The new charges only came to light after coverage of the first cases in newspapers, including the EDP and Diss Mercury, gave six local victims the courage to come forward to police and tell their own stories.

He had groomed all six girls during 2008 using social 
networking sites such as Facebook and Bebo and by sending them text messages.

He took the girls out in his car and convinced them to let him kiss and hug them. In one case he had sex with one of the girls who was under 16.

Although many of the offences took place while Reed was employed by Diss High School as a teaching assistant, the school has said that a full CRB check was carried out when he was initially hired and that references were requested. All had come back clear.

Malcolm Robbins, prosecuting, told Norwich Crown Court yesterday that Reed had struck up relationships with the girls online first, before asking them to meet in real life.

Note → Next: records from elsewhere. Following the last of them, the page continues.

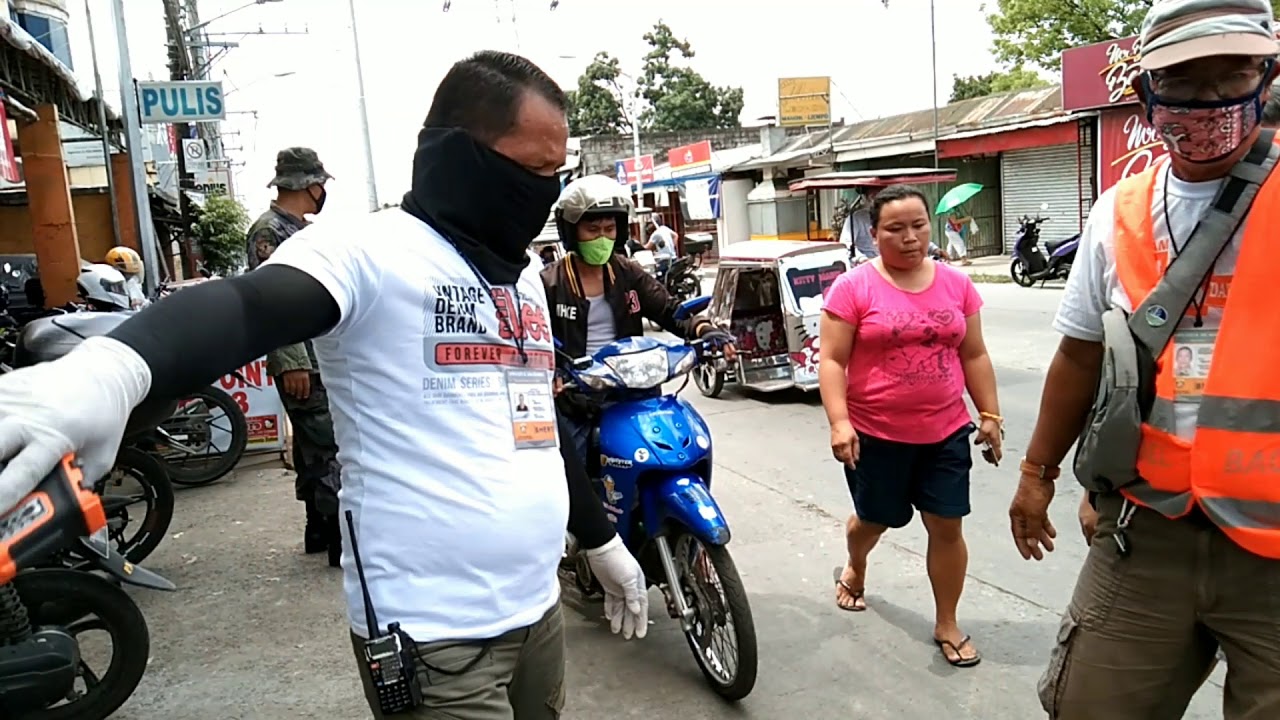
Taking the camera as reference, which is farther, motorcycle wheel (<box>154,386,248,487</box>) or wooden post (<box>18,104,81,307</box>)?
wooden post (<box>18,104,81,307</box>)

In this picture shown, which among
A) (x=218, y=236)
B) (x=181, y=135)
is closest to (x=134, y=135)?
(x=218, y=236)

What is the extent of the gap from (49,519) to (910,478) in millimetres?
3127

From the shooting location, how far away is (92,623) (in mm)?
3236

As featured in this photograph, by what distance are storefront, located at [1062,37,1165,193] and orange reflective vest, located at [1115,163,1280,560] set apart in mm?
16366

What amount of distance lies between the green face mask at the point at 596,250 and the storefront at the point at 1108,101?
15.2 metres

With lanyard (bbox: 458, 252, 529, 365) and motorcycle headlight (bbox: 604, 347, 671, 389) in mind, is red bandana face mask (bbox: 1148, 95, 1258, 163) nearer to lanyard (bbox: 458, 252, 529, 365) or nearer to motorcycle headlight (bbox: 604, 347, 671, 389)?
lanyard (bbox: 458, 252, 529, 365)

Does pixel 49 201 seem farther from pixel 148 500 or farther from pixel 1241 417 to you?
pixel 1241 417

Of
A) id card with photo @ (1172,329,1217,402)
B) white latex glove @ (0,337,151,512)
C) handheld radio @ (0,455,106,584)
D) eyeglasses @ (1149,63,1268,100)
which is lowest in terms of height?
id card with photo @ (1172,329,1217,402)

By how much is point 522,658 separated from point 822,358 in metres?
2.19

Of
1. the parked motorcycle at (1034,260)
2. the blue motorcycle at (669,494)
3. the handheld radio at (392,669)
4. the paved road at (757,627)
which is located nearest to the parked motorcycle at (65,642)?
the paved road at (757,627)

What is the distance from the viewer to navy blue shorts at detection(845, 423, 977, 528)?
3.50m

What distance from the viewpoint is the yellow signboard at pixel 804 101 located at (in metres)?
35.5

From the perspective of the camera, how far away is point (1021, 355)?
9.70 metres

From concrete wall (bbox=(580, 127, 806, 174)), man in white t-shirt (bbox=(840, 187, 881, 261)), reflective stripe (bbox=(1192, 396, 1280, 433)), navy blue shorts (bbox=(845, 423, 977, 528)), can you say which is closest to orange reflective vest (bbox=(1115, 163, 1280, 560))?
reflective stripe (bbox=(1192, 396, 1280, 433))
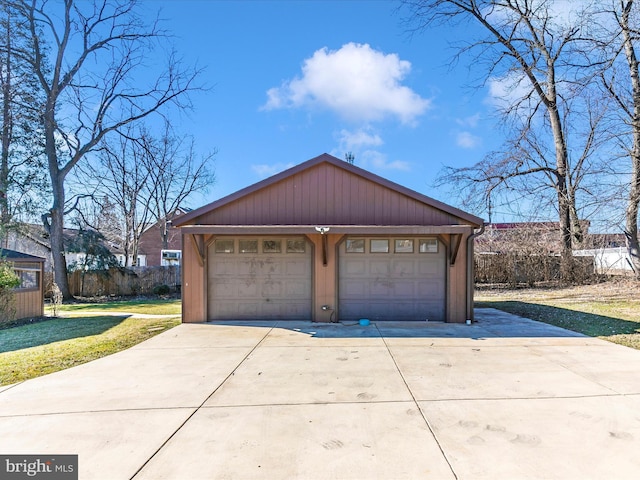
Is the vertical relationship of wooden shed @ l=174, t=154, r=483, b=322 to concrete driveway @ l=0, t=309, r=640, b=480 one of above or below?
above

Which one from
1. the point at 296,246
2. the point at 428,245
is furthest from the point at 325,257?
the point at 428,245

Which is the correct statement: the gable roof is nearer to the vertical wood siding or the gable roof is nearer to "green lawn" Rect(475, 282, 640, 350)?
"green lawn" Rect(475, 282, 640, 350)

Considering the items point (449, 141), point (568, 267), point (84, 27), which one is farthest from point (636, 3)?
point (84, 27)

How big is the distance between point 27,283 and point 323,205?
9276 millimetres

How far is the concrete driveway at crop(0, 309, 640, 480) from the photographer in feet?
9.21

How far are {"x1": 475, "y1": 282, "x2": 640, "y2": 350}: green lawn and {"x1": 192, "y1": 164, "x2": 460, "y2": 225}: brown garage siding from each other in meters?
4.00

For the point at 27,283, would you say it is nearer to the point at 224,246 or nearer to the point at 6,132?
the point at 224,246

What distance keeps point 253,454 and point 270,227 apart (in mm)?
5574

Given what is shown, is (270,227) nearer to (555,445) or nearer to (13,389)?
(13,389)

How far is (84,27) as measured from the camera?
1762 centimetres

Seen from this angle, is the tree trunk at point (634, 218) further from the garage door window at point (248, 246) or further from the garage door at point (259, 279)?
the garage door window at point (248, 246)

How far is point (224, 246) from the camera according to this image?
8.91 metres

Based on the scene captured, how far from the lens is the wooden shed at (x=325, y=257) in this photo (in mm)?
8625

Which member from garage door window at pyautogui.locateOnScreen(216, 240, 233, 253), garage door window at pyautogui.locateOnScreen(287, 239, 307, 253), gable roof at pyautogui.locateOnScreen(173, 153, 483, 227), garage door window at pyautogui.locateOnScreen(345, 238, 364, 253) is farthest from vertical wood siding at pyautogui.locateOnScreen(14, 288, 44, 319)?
garage door window at pyautogui.locateOnScreen(345, 238, 364, 253)
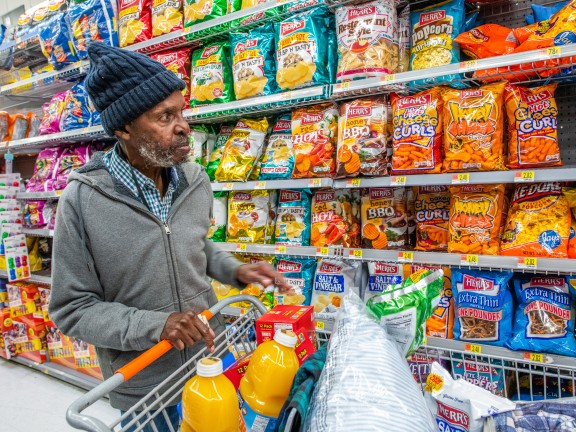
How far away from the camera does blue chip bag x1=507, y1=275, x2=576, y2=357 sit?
Answer: 1.69 metres

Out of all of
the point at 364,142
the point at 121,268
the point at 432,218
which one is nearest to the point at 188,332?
the point at 121,268

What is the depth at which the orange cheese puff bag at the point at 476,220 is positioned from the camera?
1.85 metres

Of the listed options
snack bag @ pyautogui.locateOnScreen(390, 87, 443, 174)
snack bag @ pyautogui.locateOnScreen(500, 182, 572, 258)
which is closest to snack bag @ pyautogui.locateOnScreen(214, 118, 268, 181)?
snack bag @ pyautogui.locateOnScreen(390, 87, 443, 174)

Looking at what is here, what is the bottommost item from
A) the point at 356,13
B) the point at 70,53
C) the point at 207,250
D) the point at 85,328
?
the point at 85,328

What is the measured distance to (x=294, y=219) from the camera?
2.48 m

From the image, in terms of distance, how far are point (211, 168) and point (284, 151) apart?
0.55 meters

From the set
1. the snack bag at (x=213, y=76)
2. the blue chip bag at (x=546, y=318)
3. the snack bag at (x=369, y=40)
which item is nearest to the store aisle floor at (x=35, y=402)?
the snack bag at (x=213, y=76)

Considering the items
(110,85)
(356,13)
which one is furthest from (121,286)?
(356,13)

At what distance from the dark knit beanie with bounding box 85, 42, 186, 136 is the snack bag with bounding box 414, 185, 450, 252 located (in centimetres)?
138

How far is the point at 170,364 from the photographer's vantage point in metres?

He had taken some out in his car, one to the cinema and met others at their homes while their parents were out.

He hugged and kissed several and sent one girl text messages asking her to send him naked pictures of herself.

The court heard that several of the girls had been in vulnerable positions at the time and had been deeply affected by the incidents.

Jacqueline Matthews-Stroud, mitigating, said that Reed left school at 16 with just two GCSEs, but wanted to go into education, so took an NVQ in childcare before starting work at the school.

She said that he suffered from low self-esteem and self-confidence, partly stemming from the weight problem that affected him at the time, and that attention from teenage girls had been flattering for him.

“He accepts that the harm caused by these offences is serious,” she said. “This is a young man who’s coming to terms with what he’s done.”

Judge Peter Jacobs said: “It was the publicity in the local paper here that caused these other victims to pluck up the courage to come forward.”

He added that the fact Reed was a “quasi-teacher” at the time of the offences was an aggravating factor, and that the offences were “very, very disturbing”.

“You are a man who an awful lot of police forces will be watching very, very closely indeed,” he said. “You’re walking on ice now.”

He handed down concurrent prison sentences for each of the 12 offences, the longest of which was three years.

Reed will serve these three years starting from yesterday, which will override his previous sentence.

Reed was also placed on the Sex Offenders Register for life and is banned from working with children indefinitely.

Det Con Jo Polley, from Norfolk police’s Vulnerable People Directorate, said: “As a classroom assistant, this man was in a position of trust which he abused.

“The victims and witnesses in this case have been immensely brave in coming forward and this investigation is not only a warning to others who may consider committing a similar offence but also shows that the constabulary will act positively to support victims who are vulnerable due to their age or circumstances.”